School of Informatics, Xiamen University, South Siming Road 422, 361005 Xiamen, China.
Brief Bioinform. 2023 Jul 20;24(4). doi: 10.1093/bib/bbad191.
Accurately predicting the antigen-binding specificity of adaptive immune receptors (AIRs), such as T-cell receptors (TCRs) and B-cell receptors (BCRs), is essential for discovering new immune therapies. However, the diversity of AIR chain sequences limits the accuracy of current prediction methods. This study introduces SC-AIR-BERT, a pre-trained model that learns comprehensive sequence representations of paired AIR chains to improve binding specificity prediction. SC-AIR-BERT first learns the 'language' of AIR sequences through self-supervised pre-training on a large cohort of paired AIR chains from multiple single-cell resources. The model is then fine-tuned with a multilayer perceptron head for binding specificity prediction, employing the K-mer strategy to enhance sequence representation learning. Extensive experiments demonstrate the superior AUC performance of SC-AIR-BERT compared with current methods for TCR- and BCR-binding specificity prediction.

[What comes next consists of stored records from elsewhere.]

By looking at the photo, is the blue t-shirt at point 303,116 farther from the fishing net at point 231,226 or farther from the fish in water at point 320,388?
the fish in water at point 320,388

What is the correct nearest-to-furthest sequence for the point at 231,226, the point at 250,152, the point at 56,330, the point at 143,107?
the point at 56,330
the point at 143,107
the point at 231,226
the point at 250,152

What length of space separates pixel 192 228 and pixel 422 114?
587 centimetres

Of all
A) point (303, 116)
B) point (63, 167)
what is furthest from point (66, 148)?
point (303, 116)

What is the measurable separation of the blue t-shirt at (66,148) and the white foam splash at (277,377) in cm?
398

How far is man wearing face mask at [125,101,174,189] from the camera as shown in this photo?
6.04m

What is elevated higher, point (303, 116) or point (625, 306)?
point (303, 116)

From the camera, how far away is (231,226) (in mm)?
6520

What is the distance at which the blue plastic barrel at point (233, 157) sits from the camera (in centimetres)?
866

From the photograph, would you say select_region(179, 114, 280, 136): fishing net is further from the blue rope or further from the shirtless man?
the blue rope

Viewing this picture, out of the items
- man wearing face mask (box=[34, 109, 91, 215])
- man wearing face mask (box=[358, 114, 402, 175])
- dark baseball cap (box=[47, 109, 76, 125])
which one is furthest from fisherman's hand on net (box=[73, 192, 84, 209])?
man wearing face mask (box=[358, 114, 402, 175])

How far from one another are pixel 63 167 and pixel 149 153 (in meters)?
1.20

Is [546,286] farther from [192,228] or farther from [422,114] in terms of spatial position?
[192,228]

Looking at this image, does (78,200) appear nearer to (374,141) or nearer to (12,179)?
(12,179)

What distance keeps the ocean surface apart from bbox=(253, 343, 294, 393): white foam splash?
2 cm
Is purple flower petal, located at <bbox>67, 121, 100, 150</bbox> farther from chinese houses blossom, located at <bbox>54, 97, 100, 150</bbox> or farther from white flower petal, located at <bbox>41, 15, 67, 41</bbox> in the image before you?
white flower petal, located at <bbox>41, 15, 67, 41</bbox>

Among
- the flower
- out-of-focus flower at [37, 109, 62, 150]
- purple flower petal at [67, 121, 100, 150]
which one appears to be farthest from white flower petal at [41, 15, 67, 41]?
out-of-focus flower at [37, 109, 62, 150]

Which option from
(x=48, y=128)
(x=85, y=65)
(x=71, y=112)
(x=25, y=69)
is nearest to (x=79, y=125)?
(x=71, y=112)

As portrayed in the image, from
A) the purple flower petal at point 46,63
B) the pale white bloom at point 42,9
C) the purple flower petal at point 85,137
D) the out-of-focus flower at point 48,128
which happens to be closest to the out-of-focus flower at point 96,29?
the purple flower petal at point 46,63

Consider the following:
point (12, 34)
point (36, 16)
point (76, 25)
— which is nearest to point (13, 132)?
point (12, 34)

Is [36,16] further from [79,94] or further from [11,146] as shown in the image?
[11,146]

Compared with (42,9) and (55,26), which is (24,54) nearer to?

准确预测适应性免疫受体(AIRs),如 T 细胞受体(TCRs)和 B 细胞受体(BCRs)的抗原结合特异性,对于发现新的免疫疗法至关重要。然而,AIR 链序列的多样性限制了当前预测方法的准确性。本研究引入了 SC-AIR-BERT,这是一种预先训练的模型,它学习配对的 AIR 链的综合序列表示,以提高结合特异性预测的准确性。SC-AIR-BERT 首先通过在来自多个单细胞资源的大量配对的 AIR 链的大型队列上进行自我监督的预训练来学习 AIR 序列的“语言”。然后,该模型使用多层感知机头进行结合特异性预测,并采用 K-mer 策略来增强序列表示学习。广泛的实验表明,与 TCR 和 BCR 结合特异性预测的当前方法相比,SC-AIR-BERT 的 AUC 性能更优。